#### PROBLEM DESCRIPTION:
Check each line of the material below for "Zealand". Report how many have it, with no other words.

#### INPUT FOR THIS TASK:
• • • • • • •

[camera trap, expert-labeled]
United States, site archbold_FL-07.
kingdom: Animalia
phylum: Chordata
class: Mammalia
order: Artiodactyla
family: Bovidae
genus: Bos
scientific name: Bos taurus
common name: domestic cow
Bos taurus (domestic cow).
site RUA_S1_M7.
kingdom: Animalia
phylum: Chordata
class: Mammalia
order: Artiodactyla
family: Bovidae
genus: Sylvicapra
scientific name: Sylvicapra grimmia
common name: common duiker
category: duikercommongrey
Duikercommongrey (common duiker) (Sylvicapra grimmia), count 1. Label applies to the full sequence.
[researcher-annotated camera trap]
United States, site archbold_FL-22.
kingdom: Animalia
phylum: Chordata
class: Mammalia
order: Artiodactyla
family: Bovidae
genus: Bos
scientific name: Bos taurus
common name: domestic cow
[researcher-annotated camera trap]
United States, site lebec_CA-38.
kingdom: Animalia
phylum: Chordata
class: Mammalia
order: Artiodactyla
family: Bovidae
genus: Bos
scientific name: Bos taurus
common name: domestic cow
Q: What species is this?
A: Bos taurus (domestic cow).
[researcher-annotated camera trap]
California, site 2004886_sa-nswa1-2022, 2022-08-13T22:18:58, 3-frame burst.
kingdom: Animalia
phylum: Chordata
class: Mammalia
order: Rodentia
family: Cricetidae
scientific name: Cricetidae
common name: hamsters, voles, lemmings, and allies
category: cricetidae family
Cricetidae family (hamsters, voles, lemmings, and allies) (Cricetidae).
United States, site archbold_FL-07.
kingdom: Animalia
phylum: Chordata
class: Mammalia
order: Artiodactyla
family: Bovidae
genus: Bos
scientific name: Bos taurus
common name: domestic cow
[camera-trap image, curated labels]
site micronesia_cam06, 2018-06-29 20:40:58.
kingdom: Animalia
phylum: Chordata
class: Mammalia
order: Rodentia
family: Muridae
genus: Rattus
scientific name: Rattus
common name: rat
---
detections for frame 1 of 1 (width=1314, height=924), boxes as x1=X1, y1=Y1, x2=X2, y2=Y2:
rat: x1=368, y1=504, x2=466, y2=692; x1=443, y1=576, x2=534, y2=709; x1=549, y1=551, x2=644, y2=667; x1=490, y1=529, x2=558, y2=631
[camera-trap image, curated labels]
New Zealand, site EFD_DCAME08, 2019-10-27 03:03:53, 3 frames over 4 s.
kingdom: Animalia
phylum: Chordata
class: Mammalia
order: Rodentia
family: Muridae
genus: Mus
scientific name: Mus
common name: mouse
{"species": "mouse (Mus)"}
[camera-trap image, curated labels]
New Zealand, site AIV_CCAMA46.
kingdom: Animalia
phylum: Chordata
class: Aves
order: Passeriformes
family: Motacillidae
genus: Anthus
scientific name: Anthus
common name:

• • • • • • •

#### SOLUTION TO THE PROBLEM:
2